Event Summary

Corporate Responsibility in Focus: Business and Human Rights in Climate Disputes

The discussion, governed by the Chatham House Rule, focused on how courts are interpreting the right to a healthy environment using the UN Guiding Principles, and implications for commercial lawyers advising companies navigating emerging business and human rights and environmental due diligence regulations.

June 23, 2025

BHRLA in sponsorship with the Net Zero Lawyers Alliance

Moderator: Lara Douvartzidis (Net Zero Lawyers Alliance)


Discussants:

Ekaterina Aristova (Bonavero Institute of Human Rights, University of Oxford)
Gabrielle Galdino-Glaeser (Baker McKenzie)
Roger Leese (Clifford Chance & BHRLA Director)

Virtual
Business and Human Rights in the Climate Context
  • Climate change is a fundamental human rights issue, not just an environmental one—impacting enjoyment of other human rights such as rights to life, health, property, and family life.
  • There is growing recognition that businesses may contribute to climate change through their operations while also being impacted by its effects, generating different legal and ethical obligations.
  • Business lawyers are increasingly required to integrate human rights frameworks (e.g. UN Guiding Principles, OECD Guidelines) into day-to-day advisory, particularly in respect of corporate governance and risk assessment advice.
Evolution of Soft Norm into Hard Law
  • UNGPs and OECD Guidelines are gaining legal weight, serving not only as interpretive tools in national courts to assess corporate liability, but also as a framework for legislation such as the EU Corporate Sustainability Due Diligence Directive.
  • Courts in jurisdictions like the Netherlands have started referencing soft law instruments to define corporate duties of care in climate cases.
  • The emerging jurisprudence suggests a legal hardening of soft law, especially where domestic legislation is silent or underdeveloped.
Key Litigation Trends and Case Law
  • Milieudefensie v. Shell (Netherlands): While the Court of Appeal denied a specific emissions reduction target, it affirmed Shell’s general legal duty to mitigate climate change.
  • Lliuya v.

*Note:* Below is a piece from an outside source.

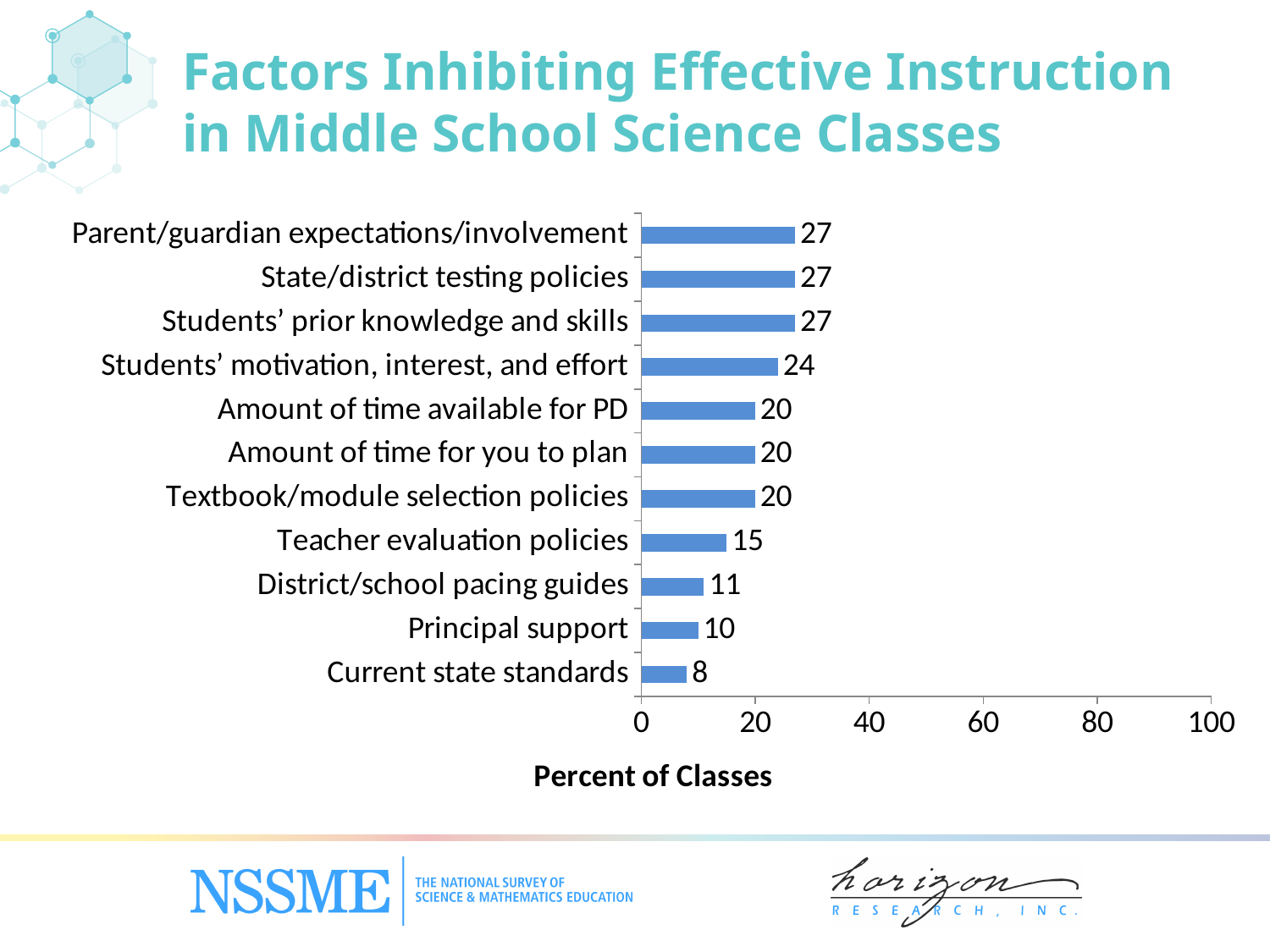
Is the value for Parent/guardian expectations/involvement greater or less than 20? greater Which category has the lowest value? Current state standards What is the value for Teacher evaluation policies? 15 Is the value for Principal support greater or less than 20? less What kind of chart is shown on the slide? bar chart What is the value for Students' motivation, interest, and effort? 24 What is the label of the horizontal axis? Percent of Classes What is the difference between the values for State/district testing policies and Teacher evaluation policies? 12 What is the difference between the values for Students' motivation, interest, and effort and Principal support? 14 What is the value for District/school pacing guides? 11 How many categories are shown in the chart? 11 Which is larger, the value for Amount of time for you to plan or the value for District/school pacing guides? Amount of time for you to plan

RWE (Germany): Court recognized that companies can, in principle, be liable for climate harm despite contributing a small percentage of global emissions.
  • Kanseche villager claim against Associated British Foods plc: First UK case linking corporate duty of care to climate harm under tort law, which also displays ongoing test of UK jurisdiction post-Brexit.
  • Litigation strategies span tort claims, shareholder suits, strategic lawsuits against public participation (SLAPP) defenses, and duty of vigilance actions.
Role of Lawyers: Advising Clients Navigating Climate Change Challenges
  • BHR lawyers bridge traditional human rights law and corporate legal practice, helping clients manage legal, climate and reputational risks proactively.
  • There’s a shift from “Can we?” to “Should we?” in legal advice—ethical and human-centric considerations are becoming more embedded in corporate legal practice.
  • Law firms are increasingly forming multidisciplinary sustainability practices to help clients manage multi-disciplinary risks and opportunities.
Just Transition & Global South Perspectives
  • Ubuntu philosophy (South Africa) highlighted: human rights are relational and embedded in community and environment.
  • Enforcement challenges are pronounced in the Global South despite progressive legal frameworks, e.g. South Africa’s constitution vs. weak implementation.
  • Africa Climate Change Toolkit by NZLA aims to demystify local legal frameworks to support mitigation/adaptation projects and unlock climate finance.
Human Rights Due Diligence and Corporate Accountability
  • HRDD remains underdeveloped in many legal systems and firms; often treated separately from traditional corporate due diligence.
  • Clients increasingly demand guidance on climate transition plans driven by investors and civil society without binding obligations.
  • Lawyers must advise not just on compliance, but on forward-looking risk management as soft law norms become hard law and climate-related risks threaten traditional business models..
Looking Ahead: Legal and Strategic Shifts
  • Expect continued “legal hardening” of soft law through case law and regional regulations.
  • Advisory opinions from international human rights courts expected in 2025 may further shape the normative framework on climate and human rights.
  • Law firms must build climate-literate, multidisciplinary teams and treat sustainability as core but not complementary to legal services.
Closing Reflections
  • Law is no longer a neutral tool: it must be wielded consciously to support climate justice.
  • There is no single legal roadmap—but through collaboration, stakeholder engagement, and normative clarity, legal professionals can enable a just and effective climate transition.